*** Opening Passage for review ***

Hamed has spent most of his adult life making films in Iran’s capital, Tehran, without a state permit, which filmmakers need to work legally in Iran.
That choice shaped every part of his life.
Over the years, he was arrested multiple times, had equipment destroyed while filming protests, and eventually became afraid to leave his home or carry a phone in the streets of Tehran.
By 2026, after waves of crackdowns, executions, and war, he stopped filming inside Iran. “It became impossible,” he said.
In early April this year, a 28-year-old man, Hossein Ghavi, was arrested for “filming bombed areas” and “communicating with foreign countries.” He was detained by intelligence forces of the Islamic Revolutionary Guard Corps (IRGC) and later died as a result of severe torture while in custody.
In Iran, even carrying a phone or documenting reality has become a risk.
Even internationally acclaimed directors such as Jafar Panahi — whose films have won major international awards — continue to face state pressure, prison sentences, travel bans, and censorship for their work. At the end of March, Panahi returned to Iran despite the risk of imprisonment after years of state persecution tied to his films and public criticism of the government. Despite years of harassment from the government, Jafar Panahi was able to return to Iran safely.
While globally recognized filmmakers, like Jafar Panahi, may have some international visibility and protection, ordinary underground artists have far fewer safeguards.
Hamed, a 34-year-old underground filmmaker from Tehran, has spent the past year trying to make a film in a country where both war and repression have made artistic work nearly impossible.
An ‘underground’ artist is a common phenomenon in Iran — many creators chose to risk their own safety rather than subjecting their work to censorship. This means moving their work from public spaces to indoor and private spaces.
Once in 2017, Hamed was summoned for questioning over a short sketch film.
In the film, a man was endlessly picking the handkerchiefs beneath the sink in a men’s restroom until a massive pile of them covered him. “The progovernmental producers told me the film was about masturbation. I was shocked. And I remember that one of them looked me in the eyes and said: ‘The main character is a sick pervert.’” His intention was to portray a guy stuck in an endless life loop.
From an early age, Hamed was surrounded by art. On his mother’s side, he comes from the Jozani family, known in Iran for its involvement in photography, animation, and film. As a child, he would spend hours in a darkroom with his aunt Ladan, developing photographs.
As a teenager, he spent carefree nights in Tehran with friends, thinking about girls, fun, and films. They would sit for hours in small cafés, arguing about cinema, about directors like David Lynch and Lars von Trier. They were proud, scrappy, young artists, believing that time, small world of conversations, experiments, and late-night plans would eventually turn into something real.

*** Closing Passage for review ***
*** Opening Dataset section ***

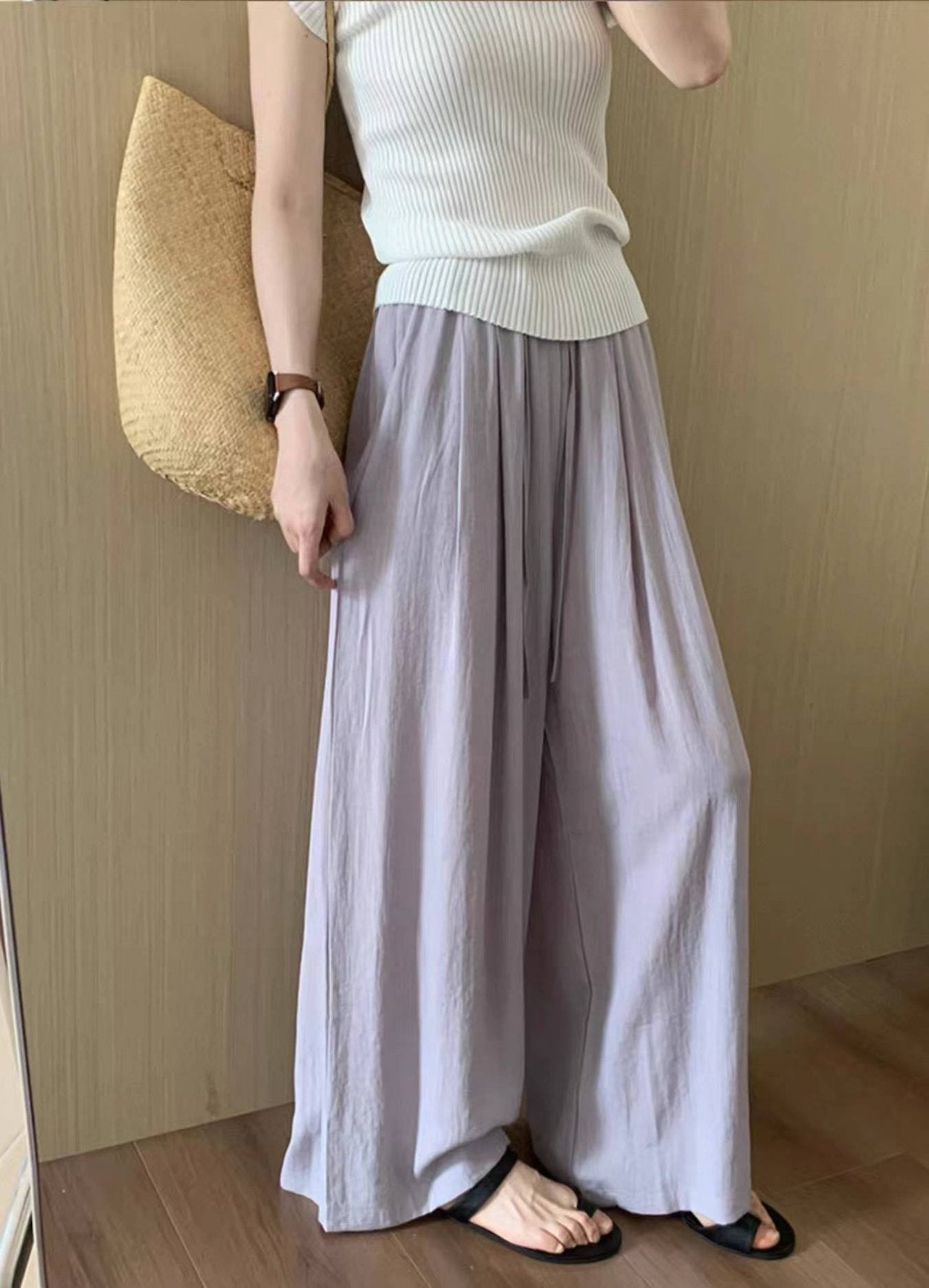 Airy Linen Blend Wide Summer Daily Pants - Luckyplanetusa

*** Closing Dataset section ***

» **Work order**
Please transcribe the part of the piece on the Tehran filmmaker that begins with the words containing "From an early" and ends with "into something real.".

» **Result of this task**
From an early age, Hamed was surrounded by art. On his mother’s side, he comes from the Jozani family, known in Iran for its involvement in photography, animation, and film. As a child, he would spend hours in a darkroom with his aunt Ladan, developing photographs.
As a teenager, he spent carefree nights in Tehran with friends, thinking about girls, fun, and films. They would sit for hours in small cafés, arguing about cinema, about directors like David Lynch and Lars von Trier. They were proud, scrappy, young artists, believing that time, small world of conversations, experiments, and late-night plans would eventually turn into something real.